While Blanca’s restoration draws deeply from indigenous knowledge and grassroots strength, Dr. Ronnie de Camino Velozo lays the groundwork by providing policy frameworks, revolutionary approaches of learning, network leadership and scientific research that allows such efforts to thrive.

He speaks about land restoration with the authority of decades of experience, blending rigorous scholarship with the passion of an artist and the clarity of hard-earned evidence. A Chilean forest engineer with postgraduate training and postdoctoral residency in Germany, he is widely regarded as one of the region’s foremost thinkers on sustainable land use.

He helped design Chile’s first national reforestation plan, implemented a half-million-hectare reforestation program in Venezuela, and went on to become a cornerstone of CATIE in Costa Rica—serving as professor, program director, and eventually deputy general director.  He also served as president of the Ibero-American chapter of the Model Forests Network from 2008 to 2017, helping to engineer a movement that reinforces good practices and governance among landscape leaders.

Ronnie was instrumental in the early days of Initiative 20x20, helping to inspire, shape and draw political support to materialize its founding vision of restoring millions of hectares of degraded land across Latin America and the Caribbean.

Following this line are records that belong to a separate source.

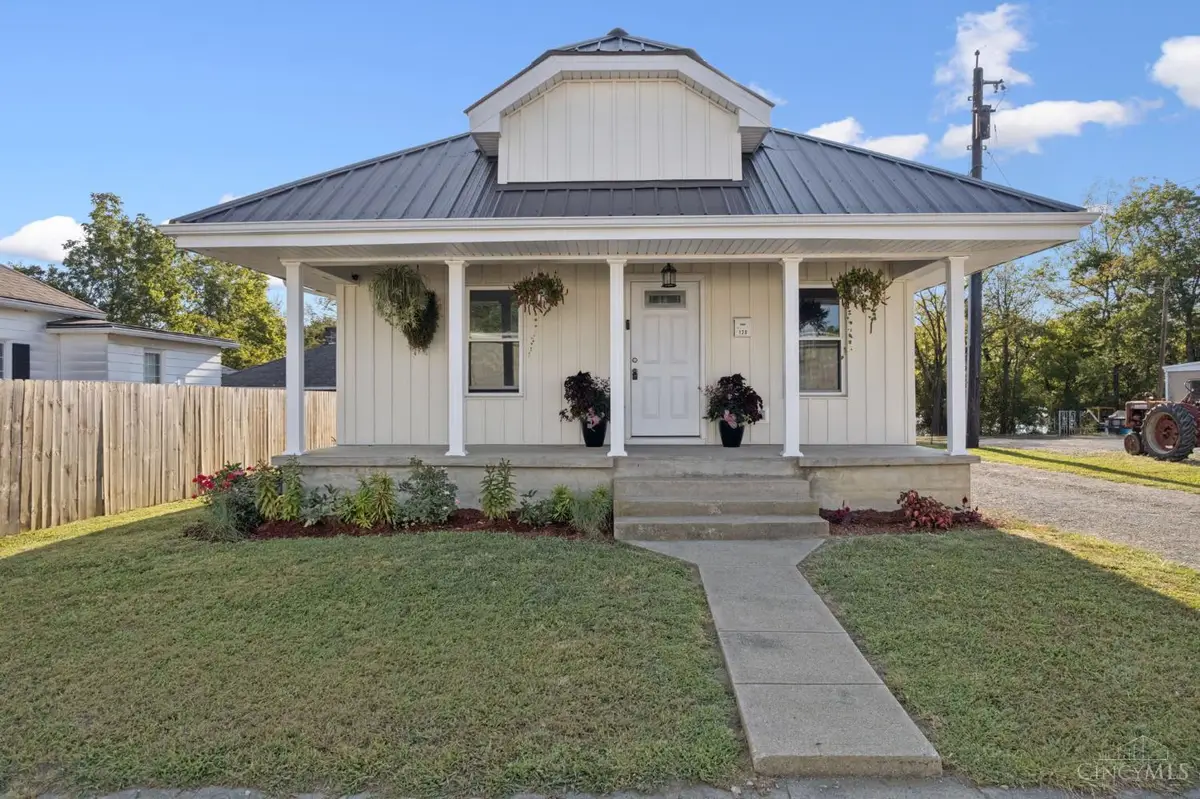 120 N Apple Street, Georgetown, OH 45121 - Image #1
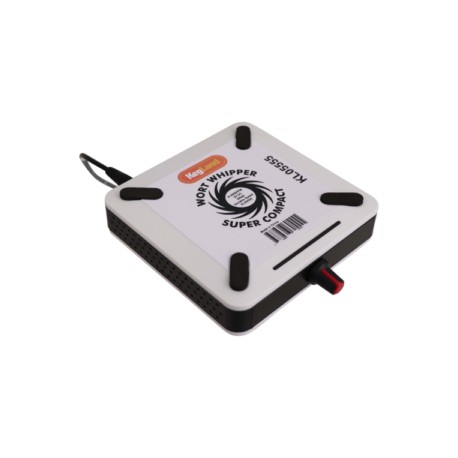 Placa de agitación magnética súper compacta (Stir Plate)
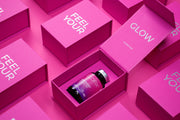 GLOFIX® food supplement for skin ‘SKIN BOOST’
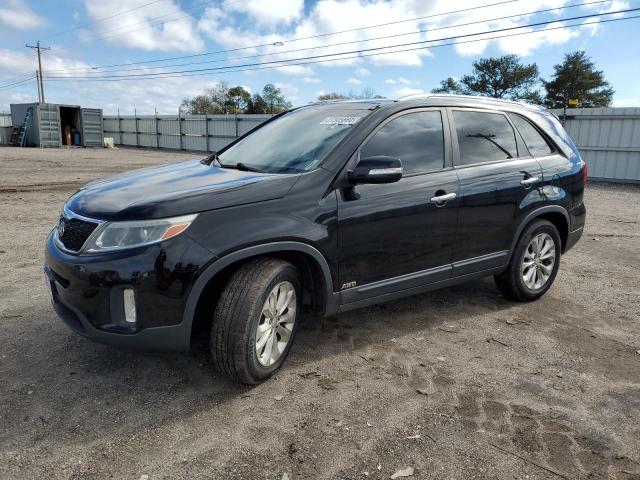 5XYKUDA79FG638234 | 2015 KIA SORENTO EX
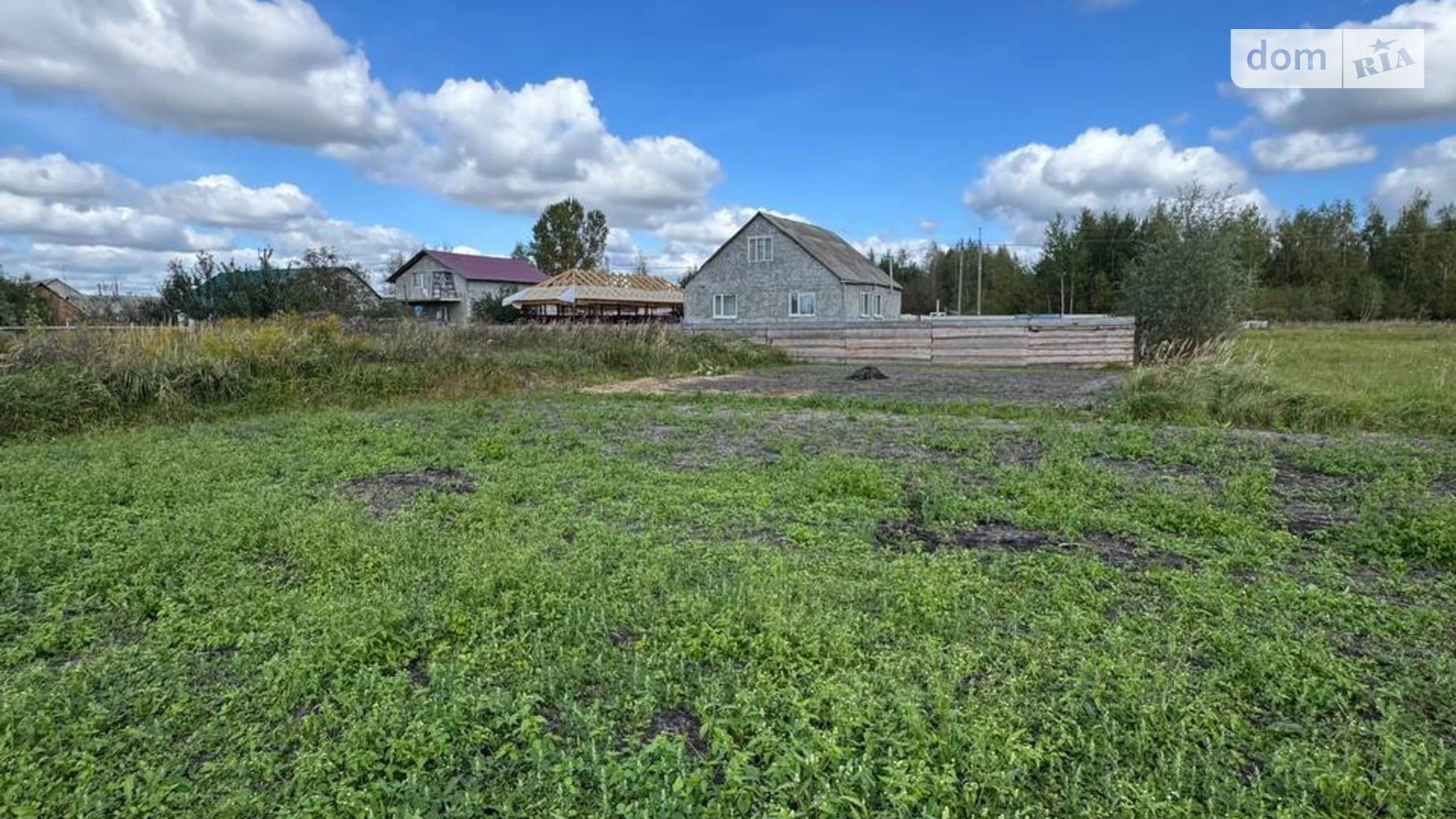 Продається земельна ділянка 13.86 соток у Київській області, цена: 12700 $ - фото 3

He published prolifically—over 150 scientific works—and advised almost as widely: from the World Bank to FAO, from CIFOR to the UN. But perhaps more importantly, he listened. He worked with Indigenous communities in Mexico, Guatemala, Venezuela, and beyond, always advocating for the voices of local communities to be heard. In between, he painted, sculpted, and, more recently, posted poems on TikTok—his verses reaching a generation that will carry on his work in the field.

But his most enduring legacy lies in the human infrastructure he has built: the networks of students, Indigenous leaders, and policymakers he continues to mentor. Over the years, he has hosted reading groups in scientific institutions to discuss the link between research and restoration and helped reclaim model forests and rural landscapes—not just for trees, but for people.  

“I am very grateful for this recognition. I have dedicated much of my life to working for forests, landscapes, and the people who live in them. Along the way, I had the opportunity to collaborate with many communities, organizations, and institutions that believe restoration is not just a technical task, but a social and human process,” said Ronnie during the ceremony.

“This award is not only for me, but for everyone who believes it is possible to build a greener, fairer, and more sustainable future from the ground up.”

Even now, at 83 years old, an age when most professionals retire to quieter pursuits, Ronnie remains active—as Senior Advisor to the Forest and Climate Change Fund in Luxembourg, an artist embracing emerging platforms to communicate, and as a reminder that forestry is as much about values as it is about value chains.

From Local Roots to Regional Change

The selection of Blanca and Ronnie as recipients of the 2025 Leadership Award goes beyond symbolism—it reflects a growing shift in how restoration is viewed across Latin America. It is no longer confined to top-down policies, academic definitions or grassroots efforts alone; restoration today requires a full spectrum of voices and approaches. By honoring these two leaders, Initiative 20x20 and its partners affirm that successful restoration must unite policymakers, local communities, economists, artists, and everyday stewards of the land.

Both Blanca and Ronnie reinforce the idea that landscapes are not passive backdrops to human action—they are living systems shaped by memory, governance, and culture. And they will be restored not just by planting trees, but by planting ideas—and hope—in the minds of those who care for them.